Rädelsführer der Meuterei

Foto: Public Domain
Über den Verlauf des Aufstands erfährt man aus dem Ermittlungsprotokoll des Gerichts des k. u. k. Kriegshafenkommandos, das im Staatsarchiv in Wien aufbewahrt wird. Der Bootsmann Franz Rasch, eine der wichtigsten Personen der Meuterei, trat erst am zweiten Tag der Meuterei auf den Plan, Zitat:

„Die Deputation, die am 2.II. um ½ 12 Uhr v.m. beim Admiral erschien, war wohl schon bei der ersten Besprechung vom Vorabend vorgesehen worden. Die neuen Forderungen unterschieden sich wesentlich von den früheren, verraten die vorsichtige und einem guten Kopf entsprungene Konception und weisen durch die neue Zusammensetzung der Deputierten auf neue, bisher nicht hervorgetretene führende Kräfte hin. In dieser Deputation tritt zum ersten Mal der Rädelsführer Rasch auf, der bald darauf, etwas nach 1 Uhr nachmittags den Seefährich Sesan an Bord brachte. Es drängt sich deshalb und besonders wegen des eigentümlich sicheren Auftretens des tit. Bootsmannes Rasch einerseits der Gedanke auf, dass schon die neuen Forderungen Nr. 14 von Sesan inspiriert sind, andererseits der Gedanke, dass Sesan nicht zu den Urhebern der Bewegung gehörte, die gar nicht organisiert war.“

Einige Seiten weiter erfahren wir über Rasch:

„Im weiteren Verlauf dieser Unterredung machte Rasch, dem gemeldet wurde, dass S.H.S. ‚Rudolf‘ dampf- und gefechtsbereit auf Seite der Meuterer sei, auf die Warnung des Admirals, dass das KHK mit dem angedrohten, gewaltsamen Einschreiten ernst machen werde, die Bemerkung, dass seitens der Meuterer Gegengewalt angewendet werden würde. Er hat auch als Einziger die Bewegung ‚Revolution‘ genannt.“

„Ohne die Böhmen wäre die Empörung bereits am ersten Tag zusammengebrochen.“

Doch bereits am zweiten Tag verbreitete sich Skepsis unter den Matrosen. Eine zum Kriegshafenkommandanten Feldzeugmeister Guscek entsandte Deputation wurde nicht vorgelassen. Den Revoltierenden wurde vielmehr eine Frist zur bedingungslosen Kapitulation gestellt. Im Hafen wurden loyale bosnisch-herzegowinische und dalmatinische Truppen zusammengezogen. Als am Morgen des 3. Februar eine von deutschen U-Booten unterstützte Flottendivision aus Pola eintraf, brach der Aufruhr in sich zusammen.

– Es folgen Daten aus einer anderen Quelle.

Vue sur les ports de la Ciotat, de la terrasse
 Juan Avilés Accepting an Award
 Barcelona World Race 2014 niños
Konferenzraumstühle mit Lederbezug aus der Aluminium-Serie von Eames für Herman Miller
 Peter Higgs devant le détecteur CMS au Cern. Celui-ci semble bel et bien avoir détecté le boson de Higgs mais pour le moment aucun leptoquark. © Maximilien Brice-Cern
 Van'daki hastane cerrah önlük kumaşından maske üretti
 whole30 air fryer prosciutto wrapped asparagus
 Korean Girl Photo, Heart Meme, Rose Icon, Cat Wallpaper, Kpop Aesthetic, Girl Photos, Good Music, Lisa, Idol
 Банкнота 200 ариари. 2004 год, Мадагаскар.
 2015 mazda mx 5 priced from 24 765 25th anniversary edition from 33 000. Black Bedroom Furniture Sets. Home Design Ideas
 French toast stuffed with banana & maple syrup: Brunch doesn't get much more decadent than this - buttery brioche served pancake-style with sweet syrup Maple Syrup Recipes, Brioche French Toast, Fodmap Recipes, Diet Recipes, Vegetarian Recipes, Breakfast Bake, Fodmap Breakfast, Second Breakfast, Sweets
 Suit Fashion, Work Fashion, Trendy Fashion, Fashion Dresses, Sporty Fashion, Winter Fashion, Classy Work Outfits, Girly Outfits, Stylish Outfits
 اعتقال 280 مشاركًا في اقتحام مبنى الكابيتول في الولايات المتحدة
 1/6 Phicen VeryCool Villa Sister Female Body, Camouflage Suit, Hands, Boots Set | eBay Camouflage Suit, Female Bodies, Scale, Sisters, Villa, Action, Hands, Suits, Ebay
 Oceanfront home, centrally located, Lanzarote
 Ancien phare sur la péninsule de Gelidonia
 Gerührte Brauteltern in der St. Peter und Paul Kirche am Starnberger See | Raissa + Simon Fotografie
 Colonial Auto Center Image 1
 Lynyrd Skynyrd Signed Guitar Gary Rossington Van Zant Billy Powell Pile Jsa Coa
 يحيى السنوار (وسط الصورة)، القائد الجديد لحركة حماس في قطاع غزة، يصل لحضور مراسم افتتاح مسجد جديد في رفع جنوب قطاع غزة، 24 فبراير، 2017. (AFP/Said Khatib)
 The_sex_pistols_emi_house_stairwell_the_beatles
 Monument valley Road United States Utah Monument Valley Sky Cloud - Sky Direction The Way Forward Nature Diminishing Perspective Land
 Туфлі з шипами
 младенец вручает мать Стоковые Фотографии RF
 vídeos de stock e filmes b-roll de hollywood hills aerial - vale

Jindřich Marek | Foto: Šárka Ševčíková,  Tschechischer Rundfunk
Unter den Matrosen überwogen Vertreter der südslawischen Völker. Rasch war aber nicht der einzige Matrose aus den böhmischen Ländern, der bei der Revolte eine Rolle spielte. Militärhistoriker Jindřich Marek:

„Als die Meuterei nach drei Tagen niedergeschlagen wurde, erklärten Admiral Hansa und manche weitere Offiziere der österreichisch-ungarischen Flotte, ohne die Böhmen wäre die Empörung bereits am ersten Tag zusammengebrochen.“

Marek nennt einen weiteren Meuterer aus Böhmen:

„Rudolf Kreibich war ein Prager, der Musiker in der Schiffskapelle des Kreuzers St. Georg gewesen war. Er war eine Art ideologischer Führer und versuchte die Matrosen zu organisieren. Einige der heißblütigen Italiener und Kroaten zerstörten nämlich in der ersten Phase der Meuterei alles, was ihnen in die Quere kam. Die böhmischen Matrosen forderten hingegen einen organisierten und rationalen Rahmen des Aufstands.“

Auch Kreibichs Name finden wir im Ermittlungsprotokoll zum Gerichtsverfahren, laut dem Papier sollte er angeklagt werden. Folgendes soll er sich zu Schulden kommen lassen haben, Zitat:

„Rudolf Kreibich hat, obwohl ihm das als Musikmeister nicht anging, dem Profossen Miculich gleich nach Ausbruch der Bewegung befohlen, den Dienst weiter so, wie vorher zu regeln, hat am selben Tage gegen 4 Uhr n.m. bei der Löhnungsauszahlung gesagt: ‚Schnell, schnell, die Offz. werden bald isoliert, wir werden sie nicht herumlaufen lassen!‘ Er hat, als Musikmeister, am 2./II. den Dienst als Wachoffz. versehen und, als er um 9 Uhr abends die Generalrunde machte, zum Stabseinjährigen Farkas gesagt: ‚Sie haben Habt acht zu stehen, wenn ich vorbei gehe‘ und hat ihn zum Rapport bestimmt.“

Foto: Szojak,  CC BY-SA 4.0
Außerdem soll er einen Matrosen gezwungen haben, falsche Aussagen zu tätigen, und gegen das Streichen der roten Flagge gesprochen haben.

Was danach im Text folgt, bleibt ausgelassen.